▸ **PROBLEMS AND TASKS**
1. In the comments on alternatives to cars, how many signal cycles do some intersections make pedestrians wait before giving them a crossing signal?
2. Reproduce the comments on alternatives to cars from "[–] PM_Your_Nudes_Please@lemmy.world 15" up to and including "every 45-60 minutes.".
3. Write the next part of the comments on alternatives to cars, picking up right after their last sentence.

▸ **PAGE EXTRACT**
BEGIN

You will never be able to take away someone's license for bad driving if doing so basically makes them unemployable and incapable of taking care of themselves. We need cheap, practical alternatives to cars in order to reduce the impact of bad drivers.

[–] PM_Your_Nudes_Please@lemmy.world 15 points 7 months ago

Yup. There’s a cause-and-effect chain that the anti-car crowd likes to ignore. The reality is that we need widely available alternative transport before restricting cars. If you start by restricting cars, all you’re doing is making it impossible for struggling people to get and keep a job. And that’s not good for anyone.

Give us cities that are walkable, with no point less than a 10 minute walk away from a train station.

Give us trains that are affordable and run regularly, not $10 per ride and only run every 45-60 minutes.

Give us actual separated sidewalks and prioritized pedestrian traffic, instead of roads without sidewalks and intersections that make pedestrians wait 2-4 cycles before giving them a crossing signal. Give us busses that actually run on time and run regularly.

END

▸ **DATA SECTION**

BEGIN

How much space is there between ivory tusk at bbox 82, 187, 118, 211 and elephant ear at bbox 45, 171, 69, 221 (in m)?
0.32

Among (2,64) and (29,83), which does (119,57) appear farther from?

END

▸ **SET OF ANSWERS**
1. Two to four cycles.

2.
[–] PM_Your_Nudes_Please@lemmy.world 15 points 7 months ago

Yup. There’s a cause-and-effect chain that the anti-car crowd likes to ignore. The reality is that we need widely available alternative transport before restricting cars. If you start by restricting cars, all you’re doing is making it impossible for struggling people to get and keep a job. And that’s not good for anyone.

Give us cities that are walkable, with no point less than a 10 minute walk away from a train station.

Give us trains that are affordable and run regularly, not $10 per ride and only run every 45-60 minutes.

3.
Give us public transport that doesn’t shut down at 2AM, when all of the drunks are leaving the bars and are pushed into driving home because there is no public transport available after the bars close.

My daily commute by car is 13 minutes. Via public transport, it is nearly three hours. Without a car, I need to go 20 miles north to a connecting city, wait roughly hour for the next train, then go 20 miles south to get near my work. Then it’s another 20-30 minutes of waiting for the bus (if it’s even running on time) for another 5 miles. Or I can just fucking drive the 10 miles and be there in 13 minutes. No, I can’t walk because it’s nearly all highway driving and there are no sidewalks. No, I can’t ride a bike because no bikes are allowed on the highway.

Fix public transport. Make it usable. And then start restricting cars. If my commute was a 13 minute drive or a 15 minute train ride, I’d pick the train ride every time. But it’s not.

[–] bobs_monkey@lemm.ee 17 points 7 months ago (3 children)

Obligatory US, I think the better way of filtering bad drivers is more stringent and frequent testing through the DMV (or your state's equivalent). Look at Germany, they don't mess around when it comes to licensing. I'm mid 30s, and haven't had to retest or do any form of continuing driver's education or retesting since I was 16.

It's a little trickier here in the US due to our cities being built for cars, and being without one can be a huge detriment, especially with most public transit being a shitshow. But I agree, we definitely need some mechanisms to weed out bad drivers.

[–] Maeve@kbin.social 11 points 7 months ago (5 children)

Well GM and Goodyear lobbied against public transit when they wanted everyone to buy a car, and probably still do , is why public transit is so awful.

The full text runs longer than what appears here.